Now please notice: Paul Harvey became one of the most beloved broadcasters ever. Suppose he had become discouraged at his unpromising childhood? What if he had listened to his critics? What if he had changed his style, to blend in with the bland?
The book tells, too, about his lifelong romance with his wife, called “Angel” in his hundreds of broadcast references to her. She became a valuable personal and professional teammate—reflecting convincingly that few people make it to top echelons without solid family dedication.
Mark Twain: A Life, by Ron Powers
As was the case with Paul Harvey, Mark Twain met failure head on.
*Although he emerged as one of America’s most popular—and highly paid—lecturers on the speaking circuit, probably he never forgot the evening of October 2, 1866. The event: His opening lecture for a series describing his “Sandwich Island” voyage, an extended excursion from San Francisco to Honolulu.
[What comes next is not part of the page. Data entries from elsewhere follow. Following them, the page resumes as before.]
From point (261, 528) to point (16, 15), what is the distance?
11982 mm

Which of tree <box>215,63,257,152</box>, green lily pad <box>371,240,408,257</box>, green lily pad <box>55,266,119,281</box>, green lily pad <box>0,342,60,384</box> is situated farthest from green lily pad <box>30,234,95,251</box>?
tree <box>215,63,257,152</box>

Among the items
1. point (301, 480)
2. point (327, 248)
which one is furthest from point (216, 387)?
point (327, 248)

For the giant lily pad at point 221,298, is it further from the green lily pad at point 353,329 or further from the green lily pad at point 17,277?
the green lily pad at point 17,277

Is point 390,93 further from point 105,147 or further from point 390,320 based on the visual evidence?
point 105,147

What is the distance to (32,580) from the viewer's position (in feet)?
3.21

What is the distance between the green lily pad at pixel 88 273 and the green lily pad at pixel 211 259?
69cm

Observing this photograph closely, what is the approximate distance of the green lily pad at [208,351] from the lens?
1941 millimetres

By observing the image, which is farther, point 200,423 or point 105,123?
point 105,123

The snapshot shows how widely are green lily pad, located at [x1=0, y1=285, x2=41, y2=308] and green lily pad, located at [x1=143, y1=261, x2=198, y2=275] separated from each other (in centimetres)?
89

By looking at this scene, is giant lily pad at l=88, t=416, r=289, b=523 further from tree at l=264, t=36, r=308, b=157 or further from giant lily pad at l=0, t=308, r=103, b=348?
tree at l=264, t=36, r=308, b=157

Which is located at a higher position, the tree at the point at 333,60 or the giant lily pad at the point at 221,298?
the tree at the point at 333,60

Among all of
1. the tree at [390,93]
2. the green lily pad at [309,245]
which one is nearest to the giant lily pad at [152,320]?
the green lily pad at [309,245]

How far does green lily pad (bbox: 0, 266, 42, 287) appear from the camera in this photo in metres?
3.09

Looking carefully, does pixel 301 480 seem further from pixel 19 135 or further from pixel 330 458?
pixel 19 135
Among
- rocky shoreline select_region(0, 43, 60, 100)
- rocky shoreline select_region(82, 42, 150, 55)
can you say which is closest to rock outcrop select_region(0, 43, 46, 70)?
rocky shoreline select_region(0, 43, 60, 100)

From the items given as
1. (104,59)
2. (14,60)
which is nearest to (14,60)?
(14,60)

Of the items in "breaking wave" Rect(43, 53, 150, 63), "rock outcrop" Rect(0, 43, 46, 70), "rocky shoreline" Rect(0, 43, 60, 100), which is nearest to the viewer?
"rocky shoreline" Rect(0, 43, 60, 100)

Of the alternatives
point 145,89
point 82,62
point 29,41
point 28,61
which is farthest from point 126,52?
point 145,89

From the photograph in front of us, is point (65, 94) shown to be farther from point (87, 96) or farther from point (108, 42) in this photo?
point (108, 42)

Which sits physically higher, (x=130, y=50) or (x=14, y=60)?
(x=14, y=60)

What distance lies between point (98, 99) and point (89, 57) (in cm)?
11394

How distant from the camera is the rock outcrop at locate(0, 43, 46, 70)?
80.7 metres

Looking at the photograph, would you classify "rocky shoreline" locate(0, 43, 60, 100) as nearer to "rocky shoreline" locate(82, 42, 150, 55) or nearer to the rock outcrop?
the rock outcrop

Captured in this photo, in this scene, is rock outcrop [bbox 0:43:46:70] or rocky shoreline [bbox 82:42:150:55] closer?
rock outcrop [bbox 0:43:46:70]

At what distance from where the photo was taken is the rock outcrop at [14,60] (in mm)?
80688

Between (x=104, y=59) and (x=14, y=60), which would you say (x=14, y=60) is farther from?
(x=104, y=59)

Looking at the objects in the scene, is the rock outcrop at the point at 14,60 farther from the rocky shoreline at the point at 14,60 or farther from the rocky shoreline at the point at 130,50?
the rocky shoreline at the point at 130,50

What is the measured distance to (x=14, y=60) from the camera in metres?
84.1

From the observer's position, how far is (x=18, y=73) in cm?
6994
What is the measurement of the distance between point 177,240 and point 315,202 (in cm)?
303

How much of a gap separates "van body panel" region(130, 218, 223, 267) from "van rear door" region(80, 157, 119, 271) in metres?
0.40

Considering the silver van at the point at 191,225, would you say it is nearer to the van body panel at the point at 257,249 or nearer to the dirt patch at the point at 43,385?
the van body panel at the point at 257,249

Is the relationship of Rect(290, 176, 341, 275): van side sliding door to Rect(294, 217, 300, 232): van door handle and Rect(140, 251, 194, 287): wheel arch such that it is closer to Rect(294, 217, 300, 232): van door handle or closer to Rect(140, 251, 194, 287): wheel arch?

The lecture hall: the new Academy of Music, with a seating capacity of 2,000.
When he rose to face the audience, “nearly blinded by the footlights, trembling
with terror, frozen in place of a full minute, he finally gained control of
himself.”
*Nor was Mark Twain blessed with a classic broadcast-caliber voice. One reporter compared it to “a little buzz saw slowly grinding inside a corpse.”
Still, though he was not specially gifted and though he froze on opening night, he persisted and made a great name for himself on the lecture platform.
*The book details other major struggles. Twain’s speculative investments kept him dangerously deep in debt, despite his writing and speaking royalties. He stubbornly pursued “sure winners” that flopped, especially patents for inventions. Doggedly determined, he emerged from financial ruin later in life.
Again, I encourage job seekers to read these biographies. You will enjoy the fascinating life stories, and you will benefit from knowing that people who have climbed to the top professionally, and have even become legends, endured many a misstep along the way.